When dining out, my husband and I usually take advantage of 1-for-1 deals (through credit cards or membership cards like NTUC and SAFRA) or group buying vouchers sites, such as Groupon SG and Deal. Other sites I’ve purchased from include StreetDeal, Voucherlicious, and SuperDeals by InSing. With these deals, you can save up to 50% off.
For the past 5 years, I’ve used over 200 voucher deals. I’ve even used them when I travel back to the States (Groupon and Living Social are popular there).
Though not every deal is a good value (most, in my opinion, are not). So you have to pay very close attention to the fine print. Some will have compulsory charges; some will limit their dining hours, days, and menu items; and nearly all of them will have expiration dates.
But there are a lot of advantages to buying these dining (or activity) vouchers through group-buying sites. Besides the cost savings, using vouchers has made it easier for me to plan where my family dines on the weekends. I use them to get exposure to new and different cuisines/experiences. It gets me out of our comfort zone, leads us to discover other interesting shops, restaurants, parks, and neighborhoods. But there are things to watch out for. Here are some things to consider when using group-buy vouchers:
Things to Consider When Using Group-Buy Vouchers
Nearly all deals have expiration dates. It is reported that 15% to 20% of purchased vouchers expire without any redemption. So before purchasing one, make sure you have enough time to redeem the voucher. This is particularly important if the merchant restricts the deal’s redemption days to, say, M-Th only. I once bought a voucher that 1000+ other people also bought. And the merchant restricted the redemption to lunch hours (12 to 2pm) on a weekends only. Although the voucher was valid for two months, I had to make a booking weeks in advance (too many vouchers were sold and there was not enough seats). I suspect that other people, particularly those who waited until the last weekend, were not able to redeem their voucher.
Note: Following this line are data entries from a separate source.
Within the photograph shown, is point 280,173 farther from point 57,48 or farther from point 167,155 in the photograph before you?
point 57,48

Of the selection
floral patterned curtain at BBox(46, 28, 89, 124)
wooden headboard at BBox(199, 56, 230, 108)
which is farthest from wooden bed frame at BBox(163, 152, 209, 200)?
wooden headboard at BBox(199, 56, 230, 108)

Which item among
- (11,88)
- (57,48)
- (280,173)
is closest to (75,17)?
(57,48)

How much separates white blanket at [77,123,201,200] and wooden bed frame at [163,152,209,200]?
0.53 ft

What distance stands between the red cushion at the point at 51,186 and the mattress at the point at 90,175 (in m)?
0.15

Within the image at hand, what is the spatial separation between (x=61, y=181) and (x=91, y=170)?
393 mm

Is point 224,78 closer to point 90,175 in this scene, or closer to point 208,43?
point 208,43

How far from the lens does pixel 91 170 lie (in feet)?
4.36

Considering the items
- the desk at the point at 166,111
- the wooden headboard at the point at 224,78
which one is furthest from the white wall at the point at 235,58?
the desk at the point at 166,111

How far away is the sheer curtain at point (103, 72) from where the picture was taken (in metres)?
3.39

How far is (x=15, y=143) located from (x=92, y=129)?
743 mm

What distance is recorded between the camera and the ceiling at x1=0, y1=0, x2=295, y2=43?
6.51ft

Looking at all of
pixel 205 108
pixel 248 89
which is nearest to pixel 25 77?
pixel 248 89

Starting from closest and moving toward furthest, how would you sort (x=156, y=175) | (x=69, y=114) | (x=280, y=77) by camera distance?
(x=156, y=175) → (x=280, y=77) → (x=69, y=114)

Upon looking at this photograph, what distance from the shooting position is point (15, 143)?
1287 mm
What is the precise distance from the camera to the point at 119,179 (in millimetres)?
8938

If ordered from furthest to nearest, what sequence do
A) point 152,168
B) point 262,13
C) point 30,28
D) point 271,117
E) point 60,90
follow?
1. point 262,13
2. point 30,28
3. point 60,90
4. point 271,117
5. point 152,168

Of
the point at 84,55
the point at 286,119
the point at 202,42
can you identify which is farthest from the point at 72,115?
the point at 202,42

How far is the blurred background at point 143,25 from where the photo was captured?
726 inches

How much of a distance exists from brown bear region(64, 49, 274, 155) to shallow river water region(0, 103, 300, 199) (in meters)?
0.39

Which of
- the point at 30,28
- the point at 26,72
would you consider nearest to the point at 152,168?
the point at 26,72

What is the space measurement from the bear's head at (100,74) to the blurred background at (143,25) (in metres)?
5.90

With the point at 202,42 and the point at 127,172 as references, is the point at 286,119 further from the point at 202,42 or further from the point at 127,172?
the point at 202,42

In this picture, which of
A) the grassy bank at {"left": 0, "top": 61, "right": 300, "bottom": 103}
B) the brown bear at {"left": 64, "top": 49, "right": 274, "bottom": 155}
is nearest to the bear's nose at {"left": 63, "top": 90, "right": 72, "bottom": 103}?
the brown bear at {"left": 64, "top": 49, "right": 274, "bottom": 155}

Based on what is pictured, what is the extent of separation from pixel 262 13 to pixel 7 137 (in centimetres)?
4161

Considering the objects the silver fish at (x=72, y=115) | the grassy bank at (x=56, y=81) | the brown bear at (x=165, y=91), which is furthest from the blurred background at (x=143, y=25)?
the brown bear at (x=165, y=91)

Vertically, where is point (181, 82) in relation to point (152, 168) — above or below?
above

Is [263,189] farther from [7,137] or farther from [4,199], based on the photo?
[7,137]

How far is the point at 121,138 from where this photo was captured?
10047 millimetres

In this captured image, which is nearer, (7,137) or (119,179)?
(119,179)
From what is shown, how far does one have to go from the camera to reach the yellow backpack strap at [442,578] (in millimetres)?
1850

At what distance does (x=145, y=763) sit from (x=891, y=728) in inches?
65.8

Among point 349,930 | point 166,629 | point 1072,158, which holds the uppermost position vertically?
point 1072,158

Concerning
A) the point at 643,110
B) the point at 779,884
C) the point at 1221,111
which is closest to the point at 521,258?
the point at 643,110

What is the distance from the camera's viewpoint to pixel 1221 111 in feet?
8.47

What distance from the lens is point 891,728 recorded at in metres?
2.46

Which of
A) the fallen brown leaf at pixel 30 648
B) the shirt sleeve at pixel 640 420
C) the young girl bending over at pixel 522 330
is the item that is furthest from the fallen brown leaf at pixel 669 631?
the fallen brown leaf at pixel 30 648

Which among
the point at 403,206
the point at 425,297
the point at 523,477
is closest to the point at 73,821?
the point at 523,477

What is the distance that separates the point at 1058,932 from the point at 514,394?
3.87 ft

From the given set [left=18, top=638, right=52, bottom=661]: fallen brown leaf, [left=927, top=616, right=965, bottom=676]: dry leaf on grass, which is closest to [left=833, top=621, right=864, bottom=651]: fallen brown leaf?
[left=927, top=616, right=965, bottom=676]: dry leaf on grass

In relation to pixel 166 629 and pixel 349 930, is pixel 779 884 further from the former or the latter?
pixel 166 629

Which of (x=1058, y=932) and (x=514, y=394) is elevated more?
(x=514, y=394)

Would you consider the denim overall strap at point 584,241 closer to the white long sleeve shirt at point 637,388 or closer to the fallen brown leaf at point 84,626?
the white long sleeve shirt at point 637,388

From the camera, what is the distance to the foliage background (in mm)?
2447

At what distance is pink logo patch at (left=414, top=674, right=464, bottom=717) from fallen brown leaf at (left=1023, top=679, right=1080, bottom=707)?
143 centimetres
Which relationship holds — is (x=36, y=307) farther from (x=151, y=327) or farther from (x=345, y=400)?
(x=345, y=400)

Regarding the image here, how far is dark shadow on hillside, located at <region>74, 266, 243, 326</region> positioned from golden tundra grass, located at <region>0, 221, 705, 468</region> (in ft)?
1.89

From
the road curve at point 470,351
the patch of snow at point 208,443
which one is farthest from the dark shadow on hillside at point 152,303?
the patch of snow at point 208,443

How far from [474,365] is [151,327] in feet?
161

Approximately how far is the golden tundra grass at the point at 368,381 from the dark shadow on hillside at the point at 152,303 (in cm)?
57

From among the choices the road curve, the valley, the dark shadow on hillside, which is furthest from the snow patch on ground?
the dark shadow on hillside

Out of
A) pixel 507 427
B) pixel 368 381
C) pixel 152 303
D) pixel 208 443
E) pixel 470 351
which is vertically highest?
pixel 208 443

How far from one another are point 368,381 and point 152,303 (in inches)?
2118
My assumption is that most people who use vouchers are looking for value. But some people use them to be able to make a very expensive item or dining experience attainable and within their budget. My husband and I are the former, and we’re aware that excessively topping up dilutes the value that initially drove us to purchase the deal. We once went to an Indonesian restaurant and the family seated next to us was also using a voucher. The waitress told them that if they top up $40, they can get their special Mother’s Day set meal, which was suited for four persons. They only had three in their party – two adults and a child. They, having already paid $20 for the voucher (for $40 worth of food) happily agreed.
I quickly calculated the cost of each dish (from the menu) they had just agreed to ordering as part of this top-up. The total (of the menu items) was $70. But because they had three people in the party, they were getting short-changed one soup, rice, and drink. It seemed like a bargain, as their bill came out to exactly $40. But factoring in the original cost of the prepaid voucher ($20), their savings was only $10. In other words, they spent $60 for $70 worth of food. If you’re looking for value, do the math. Take your phone out to calculate your tab if you need to, and remember to add what you’ve already prepaid.
Some places automatically tack on charges for appetizers that you did not order. Or for wet wipes that you did not use. I’ve learned that you can politely ask the waiter/waitress if the items are chargeable. And if they say yes, you can ask them to remove the items from your table. By doing so, they cannot charge you for them unless it is stated explicitly somewhere on the voucher or in the restaurant that you must pay for these items.
Merchant is No Longer in Business:
I’ve had one instance where a deal voucher I purchased from Groupon was refunded to me because the company had closed. Groupon has a very good and efficient way of handling these types of issues and will automatically notify and refund you. But what if the voucher site (not the merchant) goes out of business? I’ve had this happen to me as well. I once bought a voucher deal through Outlet.com.sg and that was a nightmare. The company had filed for bankruptcy. Without telling their customers, the owners simply closed shop, disconnected their phone lines, and took down their website leaving all their customers empty-handed and their staff without pay.
Other Things to Consider:
Remember to factor in travel cost and time when buying these deals. There are days when we have the time and desire to explore farther places (as part of the experience), but we’re aware that the extra travel time and cost dilutes the value. When the public transport fares increase, I suspect that will somewhat change our behaviour.
Using vouchers has definitely allowed us to go to nicer places without spending as much as the person next to us who isn’t using a voucher. But there are times when we just want something familiar, we have a craving for something or someplace specific, and want to go there without having to make a reservation. Often, these are days when we are short on time and just want something already prepared that we can enjoy immediately. For us, that usually means a buffet since my husband and I have very different dietary tastes and needs.
In the next series of articles, I’ll tell you my favourite places for inexpensive buffets ($15 or less!). These places offer great value that is as good as or better than using a group-buying voucher or a 1-for-1 credit card deal.